## Extracted text
....................

PHOTO BY RONNIE MILLER


Hawkeye D-line set for Round 2

By Marc Morehouse
SPECIAL TO THE WORLD-HERALD

IOWA STATE AT IOWA
When: 2:30 p.m., Saturday
Where: Kinnick Stadium, Iowa City
TV: ABC

IOWA CITY — Last year’s Iowa-Iowa State game sure sounded like a blood bath.

Just listen.

“When you look at the tape, you see that their offensive line kind of dominated us last year,” Iowa defensive tackle Christian Ballard said. “They were just coming off, coming off and coming off. They were taking it to us. We weren’t really doing anything. Our secondary had to play the game for us.”

It gets worse. And Iowa won the game 35-3.

“I felt like we played bad, and no one wants to feel like that,” Iowa defensive end Adrian Clayborn said. “That’s what we’ve been thinking about for I don’t know how long. This game, we didn’t play the way we needed to play, and that’s stuck in our head.”

Stuck, drilled, pasted in their heads.

....................

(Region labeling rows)
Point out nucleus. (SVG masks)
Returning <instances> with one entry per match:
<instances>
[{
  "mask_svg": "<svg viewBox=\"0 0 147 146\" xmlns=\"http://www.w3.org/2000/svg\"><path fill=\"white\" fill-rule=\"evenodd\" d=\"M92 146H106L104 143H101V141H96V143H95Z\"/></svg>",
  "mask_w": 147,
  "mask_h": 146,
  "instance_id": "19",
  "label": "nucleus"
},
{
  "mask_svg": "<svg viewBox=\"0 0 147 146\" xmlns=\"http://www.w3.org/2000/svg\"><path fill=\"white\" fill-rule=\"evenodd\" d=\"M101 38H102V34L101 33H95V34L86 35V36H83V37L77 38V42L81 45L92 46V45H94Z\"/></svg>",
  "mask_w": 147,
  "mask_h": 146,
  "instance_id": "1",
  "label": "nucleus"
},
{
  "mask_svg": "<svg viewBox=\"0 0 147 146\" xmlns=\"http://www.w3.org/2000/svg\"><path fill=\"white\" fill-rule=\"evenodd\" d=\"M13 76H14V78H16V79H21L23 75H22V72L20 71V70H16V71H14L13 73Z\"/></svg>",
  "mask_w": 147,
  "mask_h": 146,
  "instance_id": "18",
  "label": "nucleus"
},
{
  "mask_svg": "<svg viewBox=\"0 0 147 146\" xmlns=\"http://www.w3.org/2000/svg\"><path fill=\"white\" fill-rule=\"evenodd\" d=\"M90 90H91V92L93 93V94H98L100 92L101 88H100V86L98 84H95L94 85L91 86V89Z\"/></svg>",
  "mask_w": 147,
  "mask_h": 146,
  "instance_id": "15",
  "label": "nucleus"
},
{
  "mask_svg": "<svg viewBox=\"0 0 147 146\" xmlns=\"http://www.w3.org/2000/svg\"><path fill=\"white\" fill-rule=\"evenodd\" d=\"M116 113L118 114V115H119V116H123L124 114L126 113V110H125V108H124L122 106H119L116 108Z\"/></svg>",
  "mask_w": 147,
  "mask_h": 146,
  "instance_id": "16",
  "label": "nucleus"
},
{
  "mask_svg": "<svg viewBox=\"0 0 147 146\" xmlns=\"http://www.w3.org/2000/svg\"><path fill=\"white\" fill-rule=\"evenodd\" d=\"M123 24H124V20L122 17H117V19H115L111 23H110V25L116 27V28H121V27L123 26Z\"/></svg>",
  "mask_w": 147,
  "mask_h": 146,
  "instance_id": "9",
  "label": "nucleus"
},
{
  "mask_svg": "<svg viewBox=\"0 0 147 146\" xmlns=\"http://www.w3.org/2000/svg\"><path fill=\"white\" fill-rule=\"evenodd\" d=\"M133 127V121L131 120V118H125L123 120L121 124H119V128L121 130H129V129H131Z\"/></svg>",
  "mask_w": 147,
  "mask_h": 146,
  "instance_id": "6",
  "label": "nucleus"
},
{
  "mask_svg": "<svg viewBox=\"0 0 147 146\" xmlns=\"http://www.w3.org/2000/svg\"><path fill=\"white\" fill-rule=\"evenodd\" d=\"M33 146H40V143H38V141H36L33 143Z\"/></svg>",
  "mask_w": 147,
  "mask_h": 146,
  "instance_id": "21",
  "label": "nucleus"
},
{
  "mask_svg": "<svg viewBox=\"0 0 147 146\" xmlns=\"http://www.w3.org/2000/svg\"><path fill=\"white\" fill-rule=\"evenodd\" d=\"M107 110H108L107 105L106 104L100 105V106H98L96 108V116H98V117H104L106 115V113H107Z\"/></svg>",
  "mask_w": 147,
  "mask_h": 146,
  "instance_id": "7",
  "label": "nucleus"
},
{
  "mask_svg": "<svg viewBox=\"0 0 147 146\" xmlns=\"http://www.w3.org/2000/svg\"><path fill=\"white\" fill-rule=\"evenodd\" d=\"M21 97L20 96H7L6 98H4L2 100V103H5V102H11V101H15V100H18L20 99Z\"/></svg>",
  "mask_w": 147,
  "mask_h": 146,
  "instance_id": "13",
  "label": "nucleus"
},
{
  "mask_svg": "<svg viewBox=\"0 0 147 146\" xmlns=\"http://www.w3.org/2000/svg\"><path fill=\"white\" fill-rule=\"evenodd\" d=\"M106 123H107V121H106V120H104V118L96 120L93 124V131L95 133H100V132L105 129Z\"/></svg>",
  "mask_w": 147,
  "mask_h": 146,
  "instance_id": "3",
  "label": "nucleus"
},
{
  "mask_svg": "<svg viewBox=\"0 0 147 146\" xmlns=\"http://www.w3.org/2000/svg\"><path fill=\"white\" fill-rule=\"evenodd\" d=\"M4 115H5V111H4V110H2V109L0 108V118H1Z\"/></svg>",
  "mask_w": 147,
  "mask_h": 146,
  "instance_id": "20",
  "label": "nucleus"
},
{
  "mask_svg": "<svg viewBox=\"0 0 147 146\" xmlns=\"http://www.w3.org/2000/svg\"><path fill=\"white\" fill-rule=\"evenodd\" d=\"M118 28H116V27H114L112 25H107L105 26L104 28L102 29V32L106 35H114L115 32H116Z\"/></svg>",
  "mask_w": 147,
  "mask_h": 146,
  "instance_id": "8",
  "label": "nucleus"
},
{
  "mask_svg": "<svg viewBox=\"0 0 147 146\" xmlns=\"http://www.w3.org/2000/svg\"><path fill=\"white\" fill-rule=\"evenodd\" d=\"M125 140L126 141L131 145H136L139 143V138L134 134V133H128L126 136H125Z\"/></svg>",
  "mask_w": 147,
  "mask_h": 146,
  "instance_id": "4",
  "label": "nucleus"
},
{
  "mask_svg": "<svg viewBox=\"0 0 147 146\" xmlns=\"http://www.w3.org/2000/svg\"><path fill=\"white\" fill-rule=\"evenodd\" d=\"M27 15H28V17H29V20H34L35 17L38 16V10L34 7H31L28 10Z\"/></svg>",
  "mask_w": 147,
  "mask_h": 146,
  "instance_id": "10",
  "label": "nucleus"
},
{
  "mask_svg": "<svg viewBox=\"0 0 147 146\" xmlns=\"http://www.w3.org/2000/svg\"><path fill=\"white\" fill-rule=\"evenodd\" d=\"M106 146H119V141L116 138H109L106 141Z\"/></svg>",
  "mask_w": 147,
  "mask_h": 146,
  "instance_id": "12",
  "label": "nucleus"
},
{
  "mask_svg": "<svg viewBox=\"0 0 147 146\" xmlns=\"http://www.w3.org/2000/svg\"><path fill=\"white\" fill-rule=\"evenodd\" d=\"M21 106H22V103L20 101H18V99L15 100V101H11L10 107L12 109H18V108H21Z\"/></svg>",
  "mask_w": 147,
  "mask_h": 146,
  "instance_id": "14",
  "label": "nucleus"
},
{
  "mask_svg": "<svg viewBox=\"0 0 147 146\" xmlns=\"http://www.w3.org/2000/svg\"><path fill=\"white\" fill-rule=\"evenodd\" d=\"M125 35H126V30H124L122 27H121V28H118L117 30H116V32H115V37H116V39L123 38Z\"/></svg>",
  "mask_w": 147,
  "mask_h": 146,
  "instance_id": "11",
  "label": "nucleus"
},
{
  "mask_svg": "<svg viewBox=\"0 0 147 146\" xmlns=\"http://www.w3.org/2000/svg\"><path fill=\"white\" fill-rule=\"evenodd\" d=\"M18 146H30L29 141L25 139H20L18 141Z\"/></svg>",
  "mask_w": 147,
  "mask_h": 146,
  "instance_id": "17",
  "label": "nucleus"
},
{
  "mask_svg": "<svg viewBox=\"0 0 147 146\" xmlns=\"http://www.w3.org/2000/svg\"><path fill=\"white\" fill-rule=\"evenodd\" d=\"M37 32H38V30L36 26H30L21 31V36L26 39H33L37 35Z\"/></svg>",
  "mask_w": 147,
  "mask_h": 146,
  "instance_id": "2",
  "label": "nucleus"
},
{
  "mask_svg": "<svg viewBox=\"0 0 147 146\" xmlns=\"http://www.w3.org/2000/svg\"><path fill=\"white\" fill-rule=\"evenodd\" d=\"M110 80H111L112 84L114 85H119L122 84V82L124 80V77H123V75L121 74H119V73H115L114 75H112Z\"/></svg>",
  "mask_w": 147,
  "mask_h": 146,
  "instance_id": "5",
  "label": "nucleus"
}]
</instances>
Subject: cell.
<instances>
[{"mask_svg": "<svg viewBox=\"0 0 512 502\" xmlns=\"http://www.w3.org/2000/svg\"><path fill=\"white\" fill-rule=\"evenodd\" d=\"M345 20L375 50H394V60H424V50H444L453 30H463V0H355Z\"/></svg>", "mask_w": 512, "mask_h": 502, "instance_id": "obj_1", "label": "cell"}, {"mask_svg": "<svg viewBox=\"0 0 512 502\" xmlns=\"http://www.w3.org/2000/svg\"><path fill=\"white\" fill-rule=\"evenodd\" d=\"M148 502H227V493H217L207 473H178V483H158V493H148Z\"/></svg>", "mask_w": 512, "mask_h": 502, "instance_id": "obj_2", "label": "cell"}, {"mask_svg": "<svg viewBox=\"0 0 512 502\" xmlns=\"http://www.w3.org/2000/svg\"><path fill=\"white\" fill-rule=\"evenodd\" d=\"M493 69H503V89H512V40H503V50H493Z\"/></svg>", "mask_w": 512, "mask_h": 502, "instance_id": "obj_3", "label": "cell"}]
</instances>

....................

Could you extend the article about the Iowa defensive line before the Iowa State game, picking up after its last sentence? These rows have no connection to the article about the Iowa defensive line.

## Exercise response
Iowa coach Kirk Ferentz mentioned the number 190 about a half-dozen times during his Tuesday press conference. That’s the number of yards Iowa State rushed for during Iowa’s victory in Ames last season.

Yes, victory. Iowa won the game. Iowa’s defensive line didn’t, apparently. It played itself into a Sunday night chewing out from defensive line coach Rick Kaczenski.

The Hawkeyes watched film and broke into position groups. Then things got salty.

“I probably would just say, don’t put that in the paper,” Clayborn said of Kaczenski’s approach. “But he was just being honest with us. We needed that at the time. It’s one thing just to get beat physically, but it’s another to just cave in to your opponent, and I felt that’s what we did last year.”

The Cyclones averaged 5.6 yards a carry to get those 190 yards, the second most by a team against the ’09 Hawkeyes. ISU running back Alexander Robinson gained 100 yards on 19 carries. He was one of just two backs (Ohio State’s Brandon Saine was the other) to reach 100 yards against Iowa last season.

Iowa State was relatively one-dimensional. Quarterback Austen Arnaud passed for just 79 yards and threw four interceptions, and Iowa converted six ISU turnovers into 21 points to dominate the game.

Except if you ask Iowa’s D-line. The game video got their attention. Their position coach let them have it. They still might bear the bite marks.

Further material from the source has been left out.